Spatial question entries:
>>>

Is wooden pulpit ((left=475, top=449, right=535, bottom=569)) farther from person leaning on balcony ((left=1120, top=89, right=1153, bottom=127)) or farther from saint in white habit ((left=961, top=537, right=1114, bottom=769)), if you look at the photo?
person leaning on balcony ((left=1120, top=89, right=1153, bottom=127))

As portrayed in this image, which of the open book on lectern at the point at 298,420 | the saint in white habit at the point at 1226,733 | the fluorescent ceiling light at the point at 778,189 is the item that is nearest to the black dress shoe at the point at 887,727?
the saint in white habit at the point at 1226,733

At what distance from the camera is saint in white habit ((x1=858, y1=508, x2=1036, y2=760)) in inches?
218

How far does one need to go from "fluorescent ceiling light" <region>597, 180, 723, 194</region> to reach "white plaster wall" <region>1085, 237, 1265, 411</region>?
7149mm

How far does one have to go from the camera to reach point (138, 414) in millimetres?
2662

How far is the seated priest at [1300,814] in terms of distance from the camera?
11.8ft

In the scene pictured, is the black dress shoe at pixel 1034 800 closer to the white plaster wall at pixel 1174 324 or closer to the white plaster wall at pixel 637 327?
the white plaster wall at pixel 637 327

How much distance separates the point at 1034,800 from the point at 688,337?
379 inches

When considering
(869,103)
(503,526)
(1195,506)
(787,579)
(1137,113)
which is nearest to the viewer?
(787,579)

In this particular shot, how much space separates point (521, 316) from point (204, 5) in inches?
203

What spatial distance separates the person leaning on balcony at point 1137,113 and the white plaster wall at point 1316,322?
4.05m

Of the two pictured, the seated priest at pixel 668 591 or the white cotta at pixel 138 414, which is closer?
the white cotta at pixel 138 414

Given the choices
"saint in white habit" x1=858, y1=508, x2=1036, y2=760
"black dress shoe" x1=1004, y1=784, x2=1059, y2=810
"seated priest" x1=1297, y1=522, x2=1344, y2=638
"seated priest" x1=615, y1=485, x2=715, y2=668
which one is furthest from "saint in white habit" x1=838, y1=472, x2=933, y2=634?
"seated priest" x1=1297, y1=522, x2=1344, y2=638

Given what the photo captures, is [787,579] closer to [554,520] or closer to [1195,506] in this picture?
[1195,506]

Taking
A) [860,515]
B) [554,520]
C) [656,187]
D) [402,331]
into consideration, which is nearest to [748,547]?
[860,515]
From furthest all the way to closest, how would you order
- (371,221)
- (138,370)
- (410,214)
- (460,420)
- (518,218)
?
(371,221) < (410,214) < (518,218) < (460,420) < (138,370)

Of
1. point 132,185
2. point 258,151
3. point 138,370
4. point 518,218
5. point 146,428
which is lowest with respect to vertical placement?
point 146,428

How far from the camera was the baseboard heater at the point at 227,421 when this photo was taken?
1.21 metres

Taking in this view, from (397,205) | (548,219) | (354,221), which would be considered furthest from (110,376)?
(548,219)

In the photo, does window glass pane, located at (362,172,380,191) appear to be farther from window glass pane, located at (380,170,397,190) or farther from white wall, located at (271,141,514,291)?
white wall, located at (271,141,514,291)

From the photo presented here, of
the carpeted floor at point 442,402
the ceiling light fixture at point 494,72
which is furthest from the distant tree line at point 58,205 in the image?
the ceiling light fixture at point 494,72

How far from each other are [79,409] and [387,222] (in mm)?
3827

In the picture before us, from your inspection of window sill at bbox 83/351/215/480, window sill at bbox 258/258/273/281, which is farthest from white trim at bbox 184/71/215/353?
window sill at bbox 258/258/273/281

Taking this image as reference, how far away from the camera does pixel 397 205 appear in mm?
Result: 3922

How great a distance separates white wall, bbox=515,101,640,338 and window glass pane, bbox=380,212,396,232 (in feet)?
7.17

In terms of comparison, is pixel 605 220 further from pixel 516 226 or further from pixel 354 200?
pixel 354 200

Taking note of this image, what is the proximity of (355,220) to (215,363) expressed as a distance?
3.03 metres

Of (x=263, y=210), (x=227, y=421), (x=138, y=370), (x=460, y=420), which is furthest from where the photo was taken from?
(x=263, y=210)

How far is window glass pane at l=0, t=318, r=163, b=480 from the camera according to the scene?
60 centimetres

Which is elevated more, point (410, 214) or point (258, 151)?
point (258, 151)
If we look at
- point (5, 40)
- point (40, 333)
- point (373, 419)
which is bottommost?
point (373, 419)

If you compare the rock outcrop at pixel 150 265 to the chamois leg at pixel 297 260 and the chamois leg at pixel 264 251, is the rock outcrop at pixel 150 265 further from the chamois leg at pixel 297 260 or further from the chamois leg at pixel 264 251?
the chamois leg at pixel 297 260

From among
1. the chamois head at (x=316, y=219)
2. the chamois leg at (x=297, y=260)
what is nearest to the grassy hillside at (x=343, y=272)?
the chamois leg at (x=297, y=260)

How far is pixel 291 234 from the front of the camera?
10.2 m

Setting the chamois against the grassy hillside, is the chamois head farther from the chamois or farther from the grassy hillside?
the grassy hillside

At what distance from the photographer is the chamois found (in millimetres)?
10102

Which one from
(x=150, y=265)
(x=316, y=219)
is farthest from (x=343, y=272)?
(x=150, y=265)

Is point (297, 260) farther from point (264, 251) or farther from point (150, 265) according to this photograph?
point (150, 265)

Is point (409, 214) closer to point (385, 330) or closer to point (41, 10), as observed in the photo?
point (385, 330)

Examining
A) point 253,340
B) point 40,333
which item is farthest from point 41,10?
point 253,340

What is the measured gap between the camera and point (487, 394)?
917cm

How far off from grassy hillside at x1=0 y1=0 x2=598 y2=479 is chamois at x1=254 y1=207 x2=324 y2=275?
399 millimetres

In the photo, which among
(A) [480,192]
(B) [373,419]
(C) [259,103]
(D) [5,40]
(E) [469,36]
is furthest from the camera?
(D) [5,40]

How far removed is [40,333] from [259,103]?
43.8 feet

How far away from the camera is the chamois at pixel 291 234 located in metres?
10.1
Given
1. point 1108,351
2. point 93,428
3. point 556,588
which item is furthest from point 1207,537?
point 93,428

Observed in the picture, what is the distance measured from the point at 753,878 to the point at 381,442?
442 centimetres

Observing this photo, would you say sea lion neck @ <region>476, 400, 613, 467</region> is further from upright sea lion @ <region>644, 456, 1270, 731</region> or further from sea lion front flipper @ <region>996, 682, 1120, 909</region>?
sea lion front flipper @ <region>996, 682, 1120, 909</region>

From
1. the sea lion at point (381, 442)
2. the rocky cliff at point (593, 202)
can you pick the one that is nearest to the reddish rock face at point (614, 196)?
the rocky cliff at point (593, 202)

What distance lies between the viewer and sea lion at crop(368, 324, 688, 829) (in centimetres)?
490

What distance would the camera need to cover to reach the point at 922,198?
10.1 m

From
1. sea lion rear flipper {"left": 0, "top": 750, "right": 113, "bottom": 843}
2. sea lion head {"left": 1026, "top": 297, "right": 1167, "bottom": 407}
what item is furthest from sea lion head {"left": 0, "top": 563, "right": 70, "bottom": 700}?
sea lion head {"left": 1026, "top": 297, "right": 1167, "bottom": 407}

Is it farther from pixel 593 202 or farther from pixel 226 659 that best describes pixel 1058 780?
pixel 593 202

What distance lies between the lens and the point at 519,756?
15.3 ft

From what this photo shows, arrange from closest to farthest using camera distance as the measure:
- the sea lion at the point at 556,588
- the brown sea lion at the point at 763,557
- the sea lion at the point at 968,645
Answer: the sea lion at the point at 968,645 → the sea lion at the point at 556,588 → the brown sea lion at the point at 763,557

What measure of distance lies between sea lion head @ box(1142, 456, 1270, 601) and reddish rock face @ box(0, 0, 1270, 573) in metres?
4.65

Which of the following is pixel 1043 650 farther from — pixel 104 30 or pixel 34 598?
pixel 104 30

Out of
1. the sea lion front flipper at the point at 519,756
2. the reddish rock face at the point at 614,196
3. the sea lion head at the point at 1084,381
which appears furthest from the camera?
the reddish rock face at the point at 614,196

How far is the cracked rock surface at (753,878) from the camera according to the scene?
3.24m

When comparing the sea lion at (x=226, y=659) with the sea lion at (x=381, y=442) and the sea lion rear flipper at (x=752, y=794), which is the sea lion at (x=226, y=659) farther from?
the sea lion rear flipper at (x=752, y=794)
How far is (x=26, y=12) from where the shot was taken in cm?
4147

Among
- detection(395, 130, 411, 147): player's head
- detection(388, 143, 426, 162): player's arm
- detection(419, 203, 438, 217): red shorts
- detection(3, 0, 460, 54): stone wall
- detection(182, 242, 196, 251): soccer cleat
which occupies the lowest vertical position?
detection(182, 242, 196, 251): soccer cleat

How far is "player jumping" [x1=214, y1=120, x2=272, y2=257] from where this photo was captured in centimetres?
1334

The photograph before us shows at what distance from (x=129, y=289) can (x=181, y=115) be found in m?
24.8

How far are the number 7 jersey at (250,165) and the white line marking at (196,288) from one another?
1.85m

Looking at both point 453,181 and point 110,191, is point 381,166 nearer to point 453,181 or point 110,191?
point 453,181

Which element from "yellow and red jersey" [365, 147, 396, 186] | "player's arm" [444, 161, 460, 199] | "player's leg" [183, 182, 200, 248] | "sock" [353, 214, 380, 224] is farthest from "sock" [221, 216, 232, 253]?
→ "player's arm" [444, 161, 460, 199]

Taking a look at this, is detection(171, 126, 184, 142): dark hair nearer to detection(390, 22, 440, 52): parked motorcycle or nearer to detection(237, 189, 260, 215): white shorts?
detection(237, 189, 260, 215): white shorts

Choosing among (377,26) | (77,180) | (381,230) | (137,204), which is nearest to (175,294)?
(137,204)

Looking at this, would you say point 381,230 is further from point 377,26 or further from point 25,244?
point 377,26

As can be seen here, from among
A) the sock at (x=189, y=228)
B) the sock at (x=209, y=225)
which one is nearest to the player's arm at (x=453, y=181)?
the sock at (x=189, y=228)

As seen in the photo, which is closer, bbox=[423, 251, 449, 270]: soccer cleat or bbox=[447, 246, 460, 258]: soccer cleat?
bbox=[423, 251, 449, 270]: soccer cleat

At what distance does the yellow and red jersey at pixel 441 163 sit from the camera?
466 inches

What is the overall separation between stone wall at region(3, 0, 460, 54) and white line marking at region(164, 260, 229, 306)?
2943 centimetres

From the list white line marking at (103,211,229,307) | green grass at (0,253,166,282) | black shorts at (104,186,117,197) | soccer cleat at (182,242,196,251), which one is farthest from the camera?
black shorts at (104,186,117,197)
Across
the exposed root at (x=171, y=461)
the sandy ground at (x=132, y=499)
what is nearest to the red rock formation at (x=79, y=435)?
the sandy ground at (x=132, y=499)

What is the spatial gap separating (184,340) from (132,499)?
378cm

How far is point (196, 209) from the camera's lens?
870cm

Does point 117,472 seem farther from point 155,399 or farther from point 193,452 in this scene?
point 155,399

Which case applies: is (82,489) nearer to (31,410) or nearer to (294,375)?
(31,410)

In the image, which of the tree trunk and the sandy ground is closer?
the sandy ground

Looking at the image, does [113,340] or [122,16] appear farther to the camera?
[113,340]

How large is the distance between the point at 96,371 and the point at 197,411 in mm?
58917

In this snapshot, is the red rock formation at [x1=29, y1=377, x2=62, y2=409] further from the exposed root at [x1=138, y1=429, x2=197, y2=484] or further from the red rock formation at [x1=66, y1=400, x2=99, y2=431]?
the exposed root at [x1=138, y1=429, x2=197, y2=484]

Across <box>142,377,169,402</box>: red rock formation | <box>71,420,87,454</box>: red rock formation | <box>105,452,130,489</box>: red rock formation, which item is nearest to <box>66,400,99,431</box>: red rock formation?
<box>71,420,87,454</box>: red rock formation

<<<

Instructions for the task:
From the line that contains "Looking at the" to the last line of the material above, repeat every line exactly, keeping both the first and the last.

Answer to this exercise:
Looking at the image, does [113,340] or [122,16] appear farther to the camera?
[113,340]

How large is the distance between the point at 96,371 and the point at 197,411 in mm?
58917

In this snapshot, is the red rock formation at [x1=29, y1=377, x2=62, y2=409] further from the exposed root at [x1=138, y1=429, x2=197, y2=484] or further from the red rock formation at [x1=66, y1=400, x2=99, y2=431]?
the exposed root at [x1=138, y1=429, x2=197, y2=484]

Across <box>142,377,169,402</box>: red rock formation | <box>71,420,87,454</box>: red rock formation | <box>105,452,130,489</box>: red rock formation, which item is nearest to <box>66,400,99,431</box>: red rock formation?
<box>71,420,87,454</box>: red rock formation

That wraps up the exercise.